Assignment: All lines from the one containing "Figure 2 : Georges" down to the one containing "Hercules Fighting the Centa...", both ends included, are to be given again exactly; omit the rest of the listing below.

Exercise input:
[Start of section]

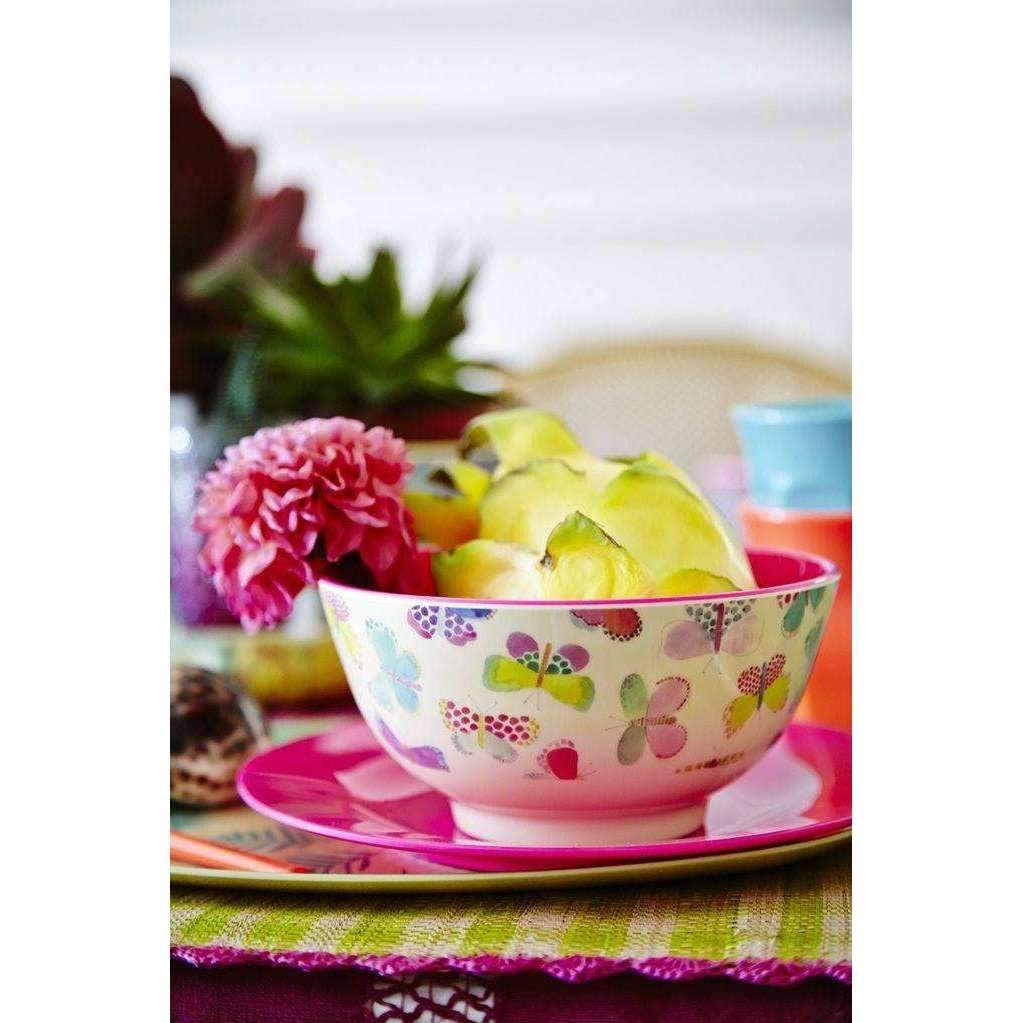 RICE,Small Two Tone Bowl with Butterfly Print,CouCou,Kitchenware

[End of section]
[Start of section]

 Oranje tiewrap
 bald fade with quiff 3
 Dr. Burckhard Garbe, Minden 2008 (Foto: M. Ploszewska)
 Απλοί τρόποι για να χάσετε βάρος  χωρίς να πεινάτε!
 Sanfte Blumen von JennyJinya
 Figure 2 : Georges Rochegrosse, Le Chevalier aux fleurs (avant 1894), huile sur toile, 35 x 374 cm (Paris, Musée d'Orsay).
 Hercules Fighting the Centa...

[End of section]

Response area:
 Figure 2 : Georges Rochegrosse, Le Chevalier aux fleurs (avant 1894), huile sur toile, 35 x 374 cm (Paris, Musée d'Orsay).
 Hercules Fighting the Centa...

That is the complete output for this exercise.